PAGE EXTRACT

Synopses & Reviews
when i am well
i will take you
At first Billy's father just seemed distant, as if he had something on his mind. Then he stopped listening to music, saying it hurt his ears. After a while he stopped eating and sleeping. And after that he just stopped. Stopped being Billy's father and his friend and became someone else. Someone who was depressed and withdrawn and wouldn't respond to treatments.
Determined to help their father, Billy and his family devise a series of unconventional therapies for him. But the strain of looking after Dad begins to wear on them all. Billy stops writing songs and starts avoiding his friends. His sister wants to suicide-proof the house. And his mother worries about losing her job because she takes so much time off. Taking care of Dad is starting to sap the strength they need to keep him alive.
The Opposite of Music is a powerful and realistic debut novel about the lengths a family will go to in order to save one of their own, and the strength it takes to learn how to ask for help.

WHAT TO WORK ON
According to the book synopsis, what does Billy's sister want to do to the house? The lines that come next aren't needed for anything here.

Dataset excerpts
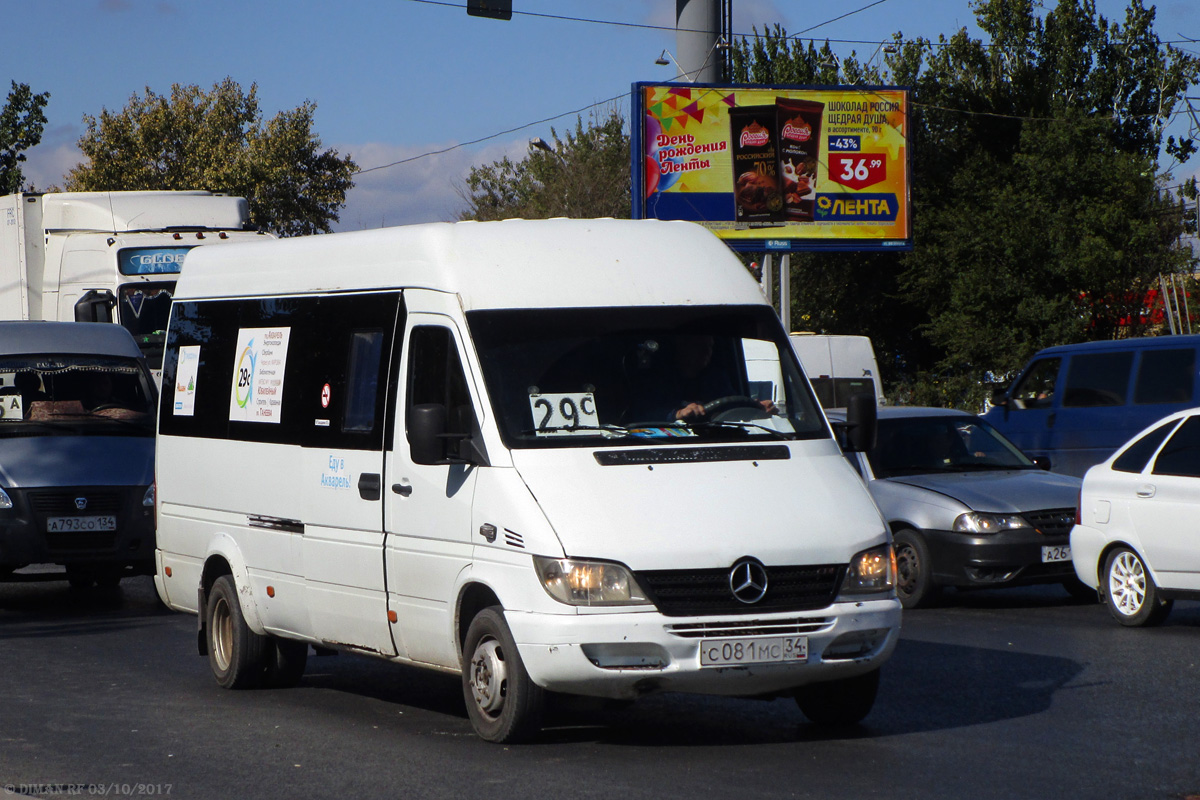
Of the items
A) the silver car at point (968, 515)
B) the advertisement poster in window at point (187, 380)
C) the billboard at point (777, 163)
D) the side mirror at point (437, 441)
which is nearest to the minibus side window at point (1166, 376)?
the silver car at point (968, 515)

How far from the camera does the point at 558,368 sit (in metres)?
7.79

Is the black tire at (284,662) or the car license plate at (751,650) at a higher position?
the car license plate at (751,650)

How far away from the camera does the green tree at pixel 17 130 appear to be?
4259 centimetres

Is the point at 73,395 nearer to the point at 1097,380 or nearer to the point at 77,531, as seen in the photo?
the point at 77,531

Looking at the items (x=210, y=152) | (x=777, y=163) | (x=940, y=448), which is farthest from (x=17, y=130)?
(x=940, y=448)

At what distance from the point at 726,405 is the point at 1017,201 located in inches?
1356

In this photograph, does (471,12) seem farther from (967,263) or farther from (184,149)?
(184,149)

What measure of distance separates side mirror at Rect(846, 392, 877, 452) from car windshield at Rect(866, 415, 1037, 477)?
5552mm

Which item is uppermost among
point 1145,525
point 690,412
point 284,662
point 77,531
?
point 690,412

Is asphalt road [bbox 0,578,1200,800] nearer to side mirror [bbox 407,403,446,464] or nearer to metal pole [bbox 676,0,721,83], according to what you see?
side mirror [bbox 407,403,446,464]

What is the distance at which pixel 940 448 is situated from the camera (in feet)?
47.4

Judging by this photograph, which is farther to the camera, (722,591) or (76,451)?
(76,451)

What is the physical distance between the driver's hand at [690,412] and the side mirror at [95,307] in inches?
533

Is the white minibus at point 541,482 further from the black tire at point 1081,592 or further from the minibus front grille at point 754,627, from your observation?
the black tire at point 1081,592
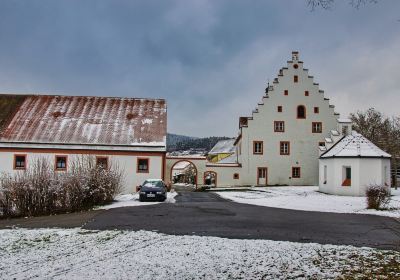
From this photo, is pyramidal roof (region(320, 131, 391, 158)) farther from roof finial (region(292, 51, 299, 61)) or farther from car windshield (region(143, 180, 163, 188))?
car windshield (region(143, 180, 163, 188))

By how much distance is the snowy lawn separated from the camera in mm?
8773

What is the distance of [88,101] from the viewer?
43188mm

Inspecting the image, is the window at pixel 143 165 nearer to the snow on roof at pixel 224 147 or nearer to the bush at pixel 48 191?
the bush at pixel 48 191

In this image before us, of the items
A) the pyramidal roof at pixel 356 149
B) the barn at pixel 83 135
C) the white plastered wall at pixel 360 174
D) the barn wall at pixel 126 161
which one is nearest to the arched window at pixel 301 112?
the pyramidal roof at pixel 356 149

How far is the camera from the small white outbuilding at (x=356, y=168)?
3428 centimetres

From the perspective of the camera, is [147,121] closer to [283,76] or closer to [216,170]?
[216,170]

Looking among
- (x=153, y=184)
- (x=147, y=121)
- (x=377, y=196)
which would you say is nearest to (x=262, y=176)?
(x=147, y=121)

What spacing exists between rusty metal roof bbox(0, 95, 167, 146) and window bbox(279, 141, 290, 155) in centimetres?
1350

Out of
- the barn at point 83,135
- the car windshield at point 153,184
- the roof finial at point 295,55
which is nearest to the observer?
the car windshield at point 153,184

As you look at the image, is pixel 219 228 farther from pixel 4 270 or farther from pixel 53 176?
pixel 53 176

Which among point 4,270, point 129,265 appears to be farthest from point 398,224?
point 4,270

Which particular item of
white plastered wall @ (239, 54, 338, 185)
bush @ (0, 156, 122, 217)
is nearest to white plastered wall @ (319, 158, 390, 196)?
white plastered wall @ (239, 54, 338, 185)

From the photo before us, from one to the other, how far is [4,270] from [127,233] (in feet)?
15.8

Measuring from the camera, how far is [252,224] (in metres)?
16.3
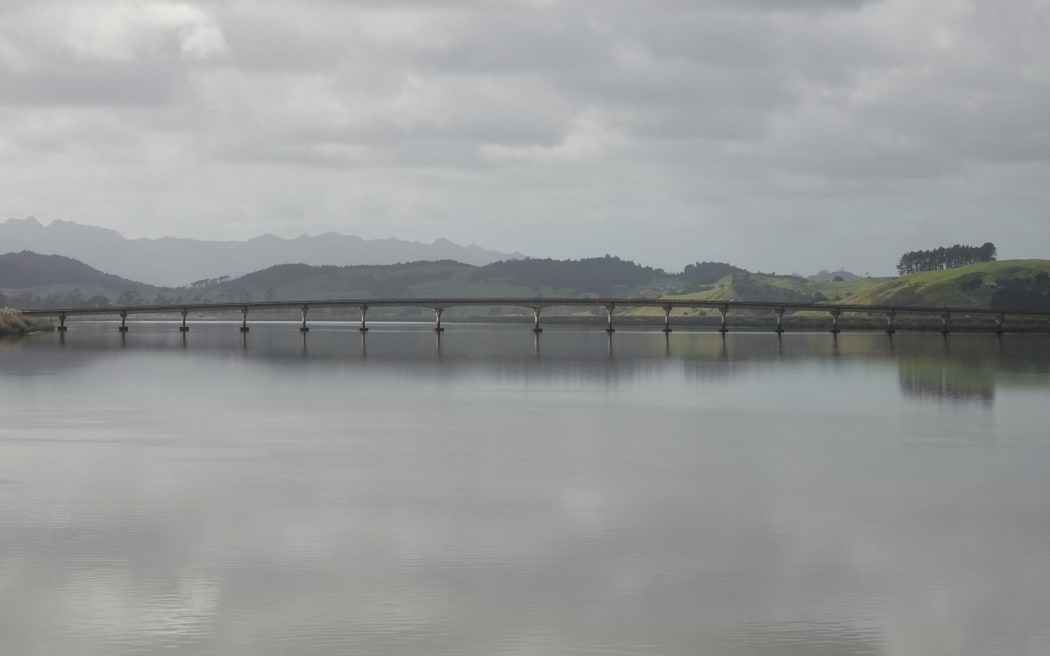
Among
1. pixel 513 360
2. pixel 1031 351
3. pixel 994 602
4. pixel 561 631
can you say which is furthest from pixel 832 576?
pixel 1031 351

==

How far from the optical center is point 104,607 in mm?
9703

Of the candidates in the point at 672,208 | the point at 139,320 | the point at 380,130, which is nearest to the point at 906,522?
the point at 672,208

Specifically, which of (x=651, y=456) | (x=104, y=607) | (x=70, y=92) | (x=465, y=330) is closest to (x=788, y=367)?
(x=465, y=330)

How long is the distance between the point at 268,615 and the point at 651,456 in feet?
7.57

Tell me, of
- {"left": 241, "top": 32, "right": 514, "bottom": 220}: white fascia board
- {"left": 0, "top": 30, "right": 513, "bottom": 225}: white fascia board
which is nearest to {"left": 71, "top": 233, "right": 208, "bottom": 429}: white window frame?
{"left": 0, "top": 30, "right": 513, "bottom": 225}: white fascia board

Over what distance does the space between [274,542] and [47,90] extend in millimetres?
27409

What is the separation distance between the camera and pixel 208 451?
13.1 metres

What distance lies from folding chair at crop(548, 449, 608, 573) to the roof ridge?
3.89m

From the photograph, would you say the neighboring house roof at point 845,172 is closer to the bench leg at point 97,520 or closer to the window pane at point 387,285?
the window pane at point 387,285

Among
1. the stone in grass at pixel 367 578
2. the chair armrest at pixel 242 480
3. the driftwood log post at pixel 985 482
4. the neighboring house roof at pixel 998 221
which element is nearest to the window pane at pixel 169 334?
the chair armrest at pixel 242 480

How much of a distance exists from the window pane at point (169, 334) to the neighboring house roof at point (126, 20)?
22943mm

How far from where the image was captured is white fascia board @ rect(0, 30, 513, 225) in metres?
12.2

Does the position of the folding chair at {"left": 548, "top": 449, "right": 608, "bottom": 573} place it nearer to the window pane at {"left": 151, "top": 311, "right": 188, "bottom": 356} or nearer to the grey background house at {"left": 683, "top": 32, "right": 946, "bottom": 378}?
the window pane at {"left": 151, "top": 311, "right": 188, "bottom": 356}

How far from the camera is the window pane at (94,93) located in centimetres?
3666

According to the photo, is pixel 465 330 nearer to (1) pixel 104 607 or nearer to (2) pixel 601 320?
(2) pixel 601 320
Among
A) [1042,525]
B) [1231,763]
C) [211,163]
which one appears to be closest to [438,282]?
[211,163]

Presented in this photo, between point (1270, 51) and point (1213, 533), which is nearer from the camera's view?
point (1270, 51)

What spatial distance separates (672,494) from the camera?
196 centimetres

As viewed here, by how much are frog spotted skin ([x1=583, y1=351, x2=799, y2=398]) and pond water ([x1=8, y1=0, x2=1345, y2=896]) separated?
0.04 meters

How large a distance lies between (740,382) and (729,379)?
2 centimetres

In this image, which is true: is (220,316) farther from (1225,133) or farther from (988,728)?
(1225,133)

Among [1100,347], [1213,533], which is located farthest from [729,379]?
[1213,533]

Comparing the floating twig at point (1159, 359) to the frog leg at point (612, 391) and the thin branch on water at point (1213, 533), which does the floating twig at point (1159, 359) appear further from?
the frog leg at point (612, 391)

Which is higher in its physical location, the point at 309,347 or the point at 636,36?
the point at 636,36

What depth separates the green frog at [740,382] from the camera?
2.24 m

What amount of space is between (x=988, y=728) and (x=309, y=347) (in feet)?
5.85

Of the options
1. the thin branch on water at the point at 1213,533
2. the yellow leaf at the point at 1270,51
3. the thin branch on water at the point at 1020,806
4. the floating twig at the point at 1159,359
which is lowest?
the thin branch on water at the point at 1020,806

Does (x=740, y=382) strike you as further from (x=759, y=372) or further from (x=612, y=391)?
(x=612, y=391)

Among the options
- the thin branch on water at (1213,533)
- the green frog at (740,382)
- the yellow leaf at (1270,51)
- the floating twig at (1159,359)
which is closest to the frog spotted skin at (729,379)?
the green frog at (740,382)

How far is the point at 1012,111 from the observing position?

REPLY TO THE TASK
She wants to suicide-proof it.